-- CHALLENGE --
Lines before the one containing "Given what this" are excluded; reproduce that line and all lines after it in the entries below, exactly.

[Collected data entries]

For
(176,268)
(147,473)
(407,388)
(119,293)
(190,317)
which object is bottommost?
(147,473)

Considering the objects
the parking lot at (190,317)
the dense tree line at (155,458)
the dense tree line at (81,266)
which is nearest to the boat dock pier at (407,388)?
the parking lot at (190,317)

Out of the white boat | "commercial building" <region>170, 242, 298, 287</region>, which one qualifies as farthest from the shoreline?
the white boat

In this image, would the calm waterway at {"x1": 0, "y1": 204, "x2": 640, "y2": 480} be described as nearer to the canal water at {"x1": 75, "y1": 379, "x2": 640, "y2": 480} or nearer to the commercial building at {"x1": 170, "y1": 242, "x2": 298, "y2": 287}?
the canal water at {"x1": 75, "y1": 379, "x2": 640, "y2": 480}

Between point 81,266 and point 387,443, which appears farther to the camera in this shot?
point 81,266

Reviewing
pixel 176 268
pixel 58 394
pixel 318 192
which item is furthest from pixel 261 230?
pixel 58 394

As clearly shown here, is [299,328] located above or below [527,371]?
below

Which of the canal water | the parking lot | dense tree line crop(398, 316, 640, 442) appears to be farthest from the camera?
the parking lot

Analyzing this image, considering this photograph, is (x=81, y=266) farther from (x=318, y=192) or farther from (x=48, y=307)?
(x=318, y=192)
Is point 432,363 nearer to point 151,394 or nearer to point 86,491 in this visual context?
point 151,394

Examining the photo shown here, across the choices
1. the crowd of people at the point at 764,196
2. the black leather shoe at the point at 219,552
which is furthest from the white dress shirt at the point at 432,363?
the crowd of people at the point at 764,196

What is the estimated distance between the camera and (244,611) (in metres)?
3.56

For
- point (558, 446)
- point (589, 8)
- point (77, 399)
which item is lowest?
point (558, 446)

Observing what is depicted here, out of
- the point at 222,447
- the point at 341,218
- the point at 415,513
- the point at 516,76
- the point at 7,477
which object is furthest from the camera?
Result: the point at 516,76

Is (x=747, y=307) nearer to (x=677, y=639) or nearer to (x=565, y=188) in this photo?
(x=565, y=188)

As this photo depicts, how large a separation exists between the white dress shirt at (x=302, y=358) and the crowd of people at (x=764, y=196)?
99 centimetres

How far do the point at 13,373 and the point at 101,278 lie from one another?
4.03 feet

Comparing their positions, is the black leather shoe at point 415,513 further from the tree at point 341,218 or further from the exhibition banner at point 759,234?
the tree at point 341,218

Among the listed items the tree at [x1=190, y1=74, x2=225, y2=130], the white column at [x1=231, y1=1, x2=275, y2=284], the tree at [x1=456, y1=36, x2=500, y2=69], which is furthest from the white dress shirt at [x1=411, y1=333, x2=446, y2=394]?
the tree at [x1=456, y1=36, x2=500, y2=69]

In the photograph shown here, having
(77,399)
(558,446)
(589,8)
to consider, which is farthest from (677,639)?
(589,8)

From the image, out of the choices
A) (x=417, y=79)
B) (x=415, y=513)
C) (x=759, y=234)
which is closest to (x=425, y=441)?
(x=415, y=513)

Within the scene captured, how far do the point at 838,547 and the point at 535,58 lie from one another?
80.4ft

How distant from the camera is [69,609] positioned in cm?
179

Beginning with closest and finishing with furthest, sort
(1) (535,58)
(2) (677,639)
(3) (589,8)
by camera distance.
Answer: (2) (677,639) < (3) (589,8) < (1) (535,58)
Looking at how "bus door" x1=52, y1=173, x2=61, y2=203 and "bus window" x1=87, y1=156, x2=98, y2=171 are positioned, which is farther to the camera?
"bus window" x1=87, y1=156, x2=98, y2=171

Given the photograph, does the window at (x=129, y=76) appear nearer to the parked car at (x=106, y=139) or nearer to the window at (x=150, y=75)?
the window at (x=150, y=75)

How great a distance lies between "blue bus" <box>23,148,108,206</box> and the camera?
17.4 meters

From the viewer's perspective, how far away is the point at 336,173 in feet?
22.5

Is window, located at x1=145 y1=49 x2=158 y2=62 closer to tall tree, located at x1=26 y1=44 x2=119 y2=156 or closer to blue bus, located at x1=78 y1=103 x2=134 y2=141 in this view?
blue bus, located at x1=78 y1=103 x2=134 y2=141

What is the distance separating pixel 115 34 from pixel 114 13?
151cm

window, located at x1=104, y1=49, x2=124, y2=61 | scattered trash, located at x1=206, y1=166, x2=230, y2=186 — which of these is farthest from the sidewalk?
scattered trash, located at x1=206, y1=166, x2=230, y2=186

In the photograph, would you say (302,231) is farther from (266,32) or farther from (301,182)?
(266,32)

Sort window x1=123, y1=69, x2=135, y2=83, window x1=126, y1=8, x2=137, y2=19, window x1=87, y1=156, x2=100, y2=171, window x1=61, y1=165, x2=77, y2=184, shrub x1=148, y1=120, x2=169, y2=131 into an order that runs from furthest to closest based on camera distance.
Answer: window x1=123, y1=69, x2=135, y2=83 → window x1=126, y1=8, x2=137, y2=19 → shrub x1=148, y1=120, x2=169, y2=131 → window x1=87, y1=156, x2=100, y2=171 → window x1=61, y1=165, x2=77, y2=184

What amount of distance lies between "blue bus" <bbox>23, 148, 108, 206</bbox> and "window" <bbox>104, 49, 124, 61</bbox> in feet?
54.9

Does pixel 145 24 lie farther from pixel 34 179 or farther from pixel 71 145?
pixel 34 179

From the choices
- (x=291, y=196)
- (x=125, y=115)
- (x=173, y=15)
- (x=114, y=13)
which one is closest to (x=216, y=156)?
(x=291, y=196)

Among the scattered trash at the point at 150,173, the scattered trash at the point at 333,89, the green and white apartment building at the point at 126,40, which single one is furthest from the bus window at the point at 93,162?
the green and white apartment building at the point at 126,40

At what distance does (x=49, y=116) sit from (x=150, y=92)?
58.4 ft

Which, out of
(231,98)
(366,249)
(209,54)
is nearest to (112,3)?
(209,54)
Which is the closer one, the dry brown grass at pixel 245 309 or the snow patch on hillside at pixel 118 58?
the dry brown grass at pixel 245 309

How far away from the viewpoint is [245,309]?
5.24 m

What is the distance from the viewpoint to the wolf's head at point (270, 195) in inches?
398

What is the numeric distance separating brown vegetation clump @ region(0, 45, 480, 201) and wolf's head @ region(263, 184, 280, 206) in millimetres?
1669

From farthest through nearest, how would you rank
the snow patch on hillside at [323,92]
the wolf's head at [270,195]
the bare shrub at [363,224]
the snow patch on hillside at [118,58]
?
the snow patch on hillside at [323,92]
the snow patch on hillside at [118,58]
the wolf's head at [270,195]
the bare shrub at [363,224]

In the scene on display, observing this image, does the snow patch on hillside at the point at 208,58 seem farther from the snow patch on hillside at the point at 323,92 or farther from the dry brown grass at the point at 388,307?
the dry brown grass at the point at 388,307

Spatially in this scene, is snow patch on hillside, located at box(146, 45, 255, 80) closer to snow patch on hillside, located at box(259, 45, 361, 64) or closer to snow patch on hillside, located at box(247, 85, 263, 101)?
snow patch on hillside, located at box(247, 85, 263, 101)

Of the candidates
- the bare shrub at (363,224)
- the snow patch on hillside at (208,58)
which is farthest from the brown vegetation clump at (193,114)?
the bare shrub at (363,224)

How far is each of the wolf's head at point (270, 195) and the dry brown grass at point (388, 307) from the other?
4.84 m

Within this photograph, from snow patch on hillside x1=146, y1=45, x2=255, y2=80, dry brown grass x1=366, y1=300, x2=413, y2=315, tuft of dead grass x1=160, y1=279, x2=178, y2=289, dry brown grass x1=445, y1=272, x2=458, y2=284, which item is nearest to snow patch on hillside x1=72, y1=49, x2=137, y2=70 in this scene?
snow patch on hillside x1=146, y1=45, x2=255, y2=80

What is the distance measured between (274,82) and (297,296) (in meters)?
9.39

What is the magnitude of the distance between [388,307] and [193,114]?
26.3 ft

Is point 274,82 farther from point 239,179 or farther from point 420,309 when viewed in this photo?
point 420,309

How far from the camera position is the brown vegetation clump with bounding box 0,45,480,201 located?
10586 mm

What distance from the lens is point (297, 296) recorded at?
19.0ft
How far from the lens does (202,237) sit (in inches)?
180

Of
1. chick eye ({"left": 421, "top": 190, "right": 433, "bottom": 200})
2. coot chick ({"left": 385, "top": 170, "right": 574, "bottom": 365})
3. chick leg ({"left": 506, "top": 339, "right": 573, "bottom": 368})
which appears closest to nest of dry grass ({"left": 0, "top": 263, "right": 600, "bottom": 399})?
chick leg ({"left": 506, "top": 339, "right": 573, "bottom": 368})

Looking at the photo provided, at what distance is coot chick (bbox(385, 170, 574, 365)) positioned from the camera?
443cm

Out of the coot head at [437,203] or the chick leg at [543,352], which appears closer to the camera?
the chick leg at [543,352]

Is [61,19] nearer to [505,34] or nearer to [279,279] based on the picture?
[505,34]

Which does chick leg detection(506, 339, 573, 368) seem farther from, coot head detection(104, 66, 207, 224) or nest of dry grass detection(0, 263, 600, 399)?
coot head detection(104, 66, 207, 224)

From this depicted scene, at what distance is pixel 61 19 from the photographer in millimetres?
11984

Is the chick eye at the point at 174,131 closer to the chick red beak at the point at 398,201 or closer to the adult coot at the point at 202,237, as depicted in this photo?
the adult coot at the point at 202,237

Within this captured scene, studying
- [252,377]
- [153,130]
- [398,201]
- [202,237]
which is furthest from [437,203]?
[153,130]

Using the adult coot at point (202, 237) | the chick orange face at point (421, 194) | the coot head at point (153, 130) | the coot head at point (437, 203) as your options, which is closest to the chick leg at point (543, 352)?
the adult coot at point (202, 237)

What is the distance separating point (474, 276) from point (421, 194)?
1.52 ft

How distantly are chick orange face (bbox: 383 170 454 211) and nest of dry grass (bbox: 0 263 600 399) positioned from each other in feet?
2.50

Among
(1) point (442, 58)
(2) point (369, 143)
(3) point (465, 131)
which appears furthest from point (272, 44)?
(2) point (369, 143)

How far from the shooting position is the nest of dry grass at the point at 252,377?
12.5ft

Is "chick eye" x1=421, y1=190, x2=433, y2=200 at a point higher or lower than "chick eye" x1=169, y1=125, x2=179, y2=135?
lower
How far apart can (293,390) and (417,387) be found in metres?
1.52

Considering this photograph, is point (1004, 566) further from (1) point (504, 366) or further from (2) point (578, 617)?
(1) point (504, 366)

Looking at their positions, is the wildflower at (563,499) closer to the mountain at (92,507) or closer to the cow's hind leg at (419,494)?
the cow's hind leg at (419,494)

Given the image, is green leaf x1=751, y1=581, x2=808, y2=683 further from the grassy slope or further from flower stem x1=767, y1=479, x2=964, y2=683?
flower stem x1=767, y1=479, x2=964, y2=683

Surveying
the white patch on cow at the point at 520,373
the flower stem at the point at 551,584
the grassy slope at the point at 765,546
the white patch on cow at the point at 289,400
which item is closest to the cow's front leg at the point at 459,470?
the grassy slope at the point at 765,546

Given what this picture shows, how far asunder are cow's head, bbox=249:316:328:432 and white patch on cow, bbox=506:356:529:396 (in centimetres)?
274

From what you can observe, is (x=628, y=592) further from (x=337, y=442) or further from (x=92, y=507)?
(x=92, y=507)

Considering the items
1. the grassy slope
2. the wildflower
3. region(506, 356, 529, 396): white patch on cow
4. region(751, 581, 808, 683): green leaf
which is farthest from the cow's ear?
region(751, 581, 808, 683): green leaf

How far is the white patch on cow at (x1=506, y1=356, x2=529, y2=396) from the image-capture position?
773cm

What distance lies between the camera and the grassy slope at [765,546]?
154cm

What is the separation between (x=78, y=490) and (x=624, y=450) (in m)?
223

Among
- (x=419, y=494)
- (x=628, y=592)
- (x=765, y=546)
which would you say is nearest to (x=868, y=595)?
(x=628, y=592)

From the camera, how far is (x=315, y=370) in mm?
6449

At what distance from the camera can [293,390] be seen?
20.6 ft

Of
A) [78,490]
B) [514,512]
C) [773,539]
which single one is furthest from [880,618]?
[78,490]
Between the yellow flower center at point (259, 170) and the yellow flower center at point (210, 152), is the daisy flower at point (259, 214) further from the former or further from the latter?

-- ANSWER BELOW --
Given what this picture shows, how far asunder are cow's head, bbox=249:316:328:432 and white patch on cow, bbox=506:356:529:396 (in centimetres)?
274

From what you can observe, is (x=628, y=592) further from (x=337, y=442) or further from (x=92, y=507)?
(x=92, y=507)

Considering the items
1. the grassy slope
2. the wildflower
3. region(506, 356, 529, 396): white patch on cow
4. region(751, 581, 808, 683): green leaf
which is farthest from the cow's ear?
region(751, 581, 808, 683): green leaf

How far is the white patch on cow at (x1=506, y1=356, x2=529, y2=396) from the image-capture position?
773cm

What distance lies between the camera and the grassy slope at [765,546]?
154cm

What is the separation between (x=78, y=490) and (x=624, y=450) (in m)?
223

Among
- (x=419, y=494)
- (x=628, y=592)
- (x=765, y=546)
which would you say is nearest to (x=868, y=595)?
(x=628, y=592)

From the camera, how far is (x=315, y=370) in mm?
6449

At what distance from the camera can [293,390] be seen?
20.6 ft

Of
A) [78,490]
B) [514,512]
C) [773,539]
which single one is furthest from [880,618]?
[78,490]
Between the yellow flower center at point (259, 170) and the yellow flower center at point (210, 152), is the daisy flower at point (259, 214) further from the former or further from the latter?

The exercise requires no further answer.